Don't Let an LLM Write Your Unit Tests

Writing unit tests is one of those tasks that software engineers often see as tedious. In fact, I've heard from fellow engineers that unit test generation is one of their favorite uses of LLMs. Let the AI write them! I've always been deeply uncomfortable with this use of LLMs, even though I'm all for reducing the tedious aspects of work in general.

Unit tests are not boilerplate code.
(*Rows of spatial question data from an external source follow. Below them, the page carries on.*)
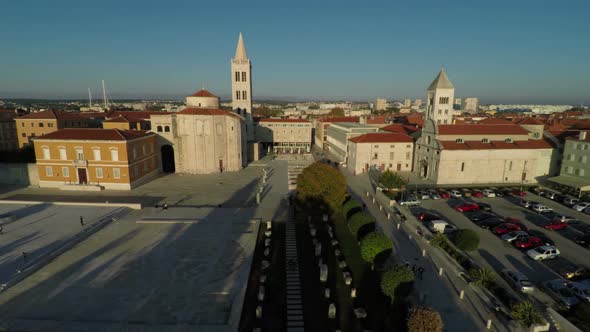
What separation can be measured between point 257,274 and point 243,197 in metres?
20.8

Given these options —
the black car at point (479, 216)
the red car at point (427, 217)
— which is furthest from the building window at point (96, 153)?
the black car at point (479, 216)

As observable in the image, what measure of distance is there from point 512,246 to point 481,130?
31.4m

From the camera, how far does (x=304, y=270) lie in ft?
79.5

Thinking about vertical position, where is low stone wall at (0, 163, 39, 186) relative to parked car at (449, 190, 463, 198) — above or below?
above

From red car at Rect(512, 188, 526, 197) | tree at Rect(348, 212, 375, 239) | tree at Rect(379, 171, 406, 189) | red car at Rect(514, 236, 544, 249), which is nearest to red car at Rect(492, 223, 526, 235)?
red car at Rect(514, 236, 544, 249)

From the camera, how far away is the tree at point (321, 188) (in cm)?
3161

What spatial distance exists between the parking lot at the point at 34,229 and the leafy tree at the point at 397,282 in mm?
25423

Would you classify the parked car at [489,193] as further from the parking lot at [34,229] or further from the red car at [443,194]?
the parking lot at [34,229]

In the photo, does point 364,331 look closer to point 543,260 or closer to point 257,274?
point 257,274

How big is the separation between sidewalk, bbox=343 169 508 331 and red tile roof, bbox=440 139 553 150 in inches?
946

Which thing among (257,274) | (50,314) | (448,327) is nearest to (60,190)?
(50,314)

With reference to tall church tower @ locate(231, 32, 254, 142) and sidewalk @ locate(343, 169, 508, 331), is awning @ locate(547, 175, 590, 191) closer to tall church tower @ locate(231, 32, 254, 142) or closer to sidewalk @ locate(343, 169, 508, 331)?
sidewalk @ locate(343, 169, 508, 331)

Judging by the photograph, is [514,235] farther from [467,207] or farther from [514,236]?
[467,207]

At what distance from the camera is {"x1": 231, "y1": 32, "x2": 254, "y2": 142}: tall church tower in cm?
7038
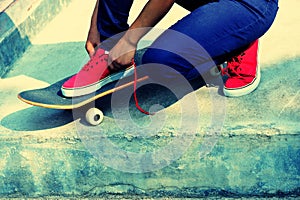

If you've read a lot of bad unit tests, then you may get that impression, though. If your only goal in writing unit tests is Coverage number goes up!” then by all means let an LLM write your unit tests.

But I would argue that writing great unit tests means thinking carefully about what is valuable about the system under test. An LLM is great at generating reams of code in an instant, but it will never know anything about the value of the product your codebase represents.

If our goal instead is “Let’s ensure that our product is retaining its value as we add more code to our codebase.” then a human who understands the value of the product should write the tests.

Unit tests have yet another critical function, which is to provide runnable documentation about the system for other engineers to read. Want to know how some part of the codebase is supposed to work? Go read the unit tests; they represent the valuable features of the software that an engineer wanted to point out.

Code is written once, but read many times. And test coverage is just a number. If you want tests that matter, write them yourself.